Hen’s frown stayed etched between her eyebrows as she stared at him. Before she could say anything, though, the barista called her name. She tried to lift her hand to shush him, but he just yelled the order out again.

“All right,” Hen huffed as she got up. “I’m coming.”

She went over to grab the cups, throwing a thin, tin-dull bit of coin into the tip jar. When she brought the coffees back and setthem down, foam oozed out from under the lid of Hill’s and ran down the side to puddle on the table.

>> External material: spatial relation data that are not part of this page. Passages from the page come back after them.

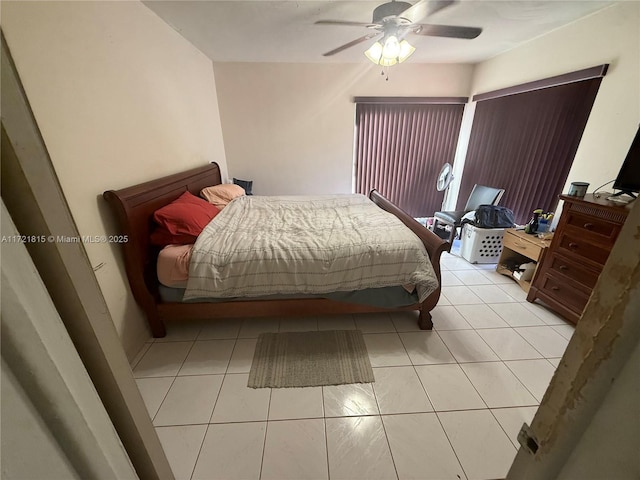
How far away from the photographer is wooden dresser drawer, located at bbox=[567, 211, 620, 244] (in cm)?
→ 165

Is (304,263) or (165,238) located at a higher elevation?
(165,238)

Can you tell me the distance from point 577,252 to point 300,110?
3.42 metres

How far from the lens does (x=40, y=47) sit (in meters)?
1.17

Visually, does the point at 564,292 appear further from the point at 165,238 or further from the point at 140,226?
the point at 140,226

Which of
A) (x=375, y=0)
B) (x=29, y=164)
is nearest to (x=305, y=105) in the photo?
(x=375, y=0)

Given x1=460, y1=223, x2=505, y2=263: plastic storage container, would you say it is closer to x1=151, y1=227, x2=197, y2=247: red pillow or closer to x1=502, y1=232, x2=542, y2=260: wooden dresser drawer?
x1=502, y1=232, x2=542, y2=260: wooden dresser drawer

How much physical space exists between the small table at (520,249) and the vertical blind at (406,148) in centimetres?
157

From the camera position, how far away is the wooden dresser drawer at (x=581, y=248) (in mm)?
1722

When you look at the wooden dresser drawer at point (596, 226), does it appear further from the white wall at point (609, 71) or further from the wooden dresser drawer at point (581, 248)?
the white wall at point (609, 71)

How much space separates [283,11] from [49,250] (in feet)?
8.27

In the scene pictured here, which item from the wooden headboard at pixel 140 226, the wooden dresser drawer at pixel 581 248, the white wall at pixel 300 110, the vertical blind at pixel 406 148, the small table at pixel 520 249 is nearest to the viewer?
the wooden headboard at pixel 140 226

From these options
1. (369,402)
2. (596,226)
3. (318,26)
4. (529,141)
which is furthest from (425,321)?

“Do you remember Fraser?” he asked as he pulled a napkin out of the dispenser to wipe the foam. “My…mom’s husband worked for him.”

Hen still looked uneasy, but it passed as she leaned back and nodded.

“Of course,” she said as she popped the top off the cup. She added sugar and jabbed it down through the foam into the coffee with her straw. “Fraser Jones. He was a robot in the sack. Businesslike, but got the job done.”

That was…that was more than Hill had ever wanted to know. He took a second to try and aggressively NOT write that into his long-term memory. To give himself a second to recover, he took a drink of his latte.

….his chest hurt and his eyes stung. He couldn’t breathe, and he never wanted to again.

The attempt to compose himself failed as laughter and coffee snorted down his nose. He fanned himself with one hand and…OK…it was fine. He could do this.

He glanced across the table at his friend’s miserable, mortified face and… Nope.

The more they cringed, the funnier it was.

Hill coughed on the memory of meanness. He wiped foam off his lips on his crumpled-up napkin. He shouldn’t have gotten iced, maybe.

“That’s not really the sort of…information I need,” he said. “Maybe this isn’t a good idea. I was going to CIRATTA. The receptionist there, the dead one, had to have seen a lot over the years. She—”

Hen rolled her eyes at him and gestured over her shoulder with one finger.

“How much of the living do you see?” she asked. “A lot? A little? Nothing?”

Hill knew what she meant. He looked anyhow. The living world had, if anything, faded back more since that quick, shock flash of solidity. If he squinted he could see them, just as blurred shapes that passed to and fro.

He clung to the idea anyhow. “Fraser isn’t an…affable man. There have to be spirits that want to haunt him. That’d be the first place—”

What he was about to say was muffled as Hen pressed a finger to his mouth.

“Don’t use that word in public,” she said. “What next? Call us…ghosts?”

She muttered the last word under her breath and then looked around quickly, offering an awkward smile to a nearby table that frowned at her.

“Sorry,” she murmured, making a placating hand gesture. “Sorry.”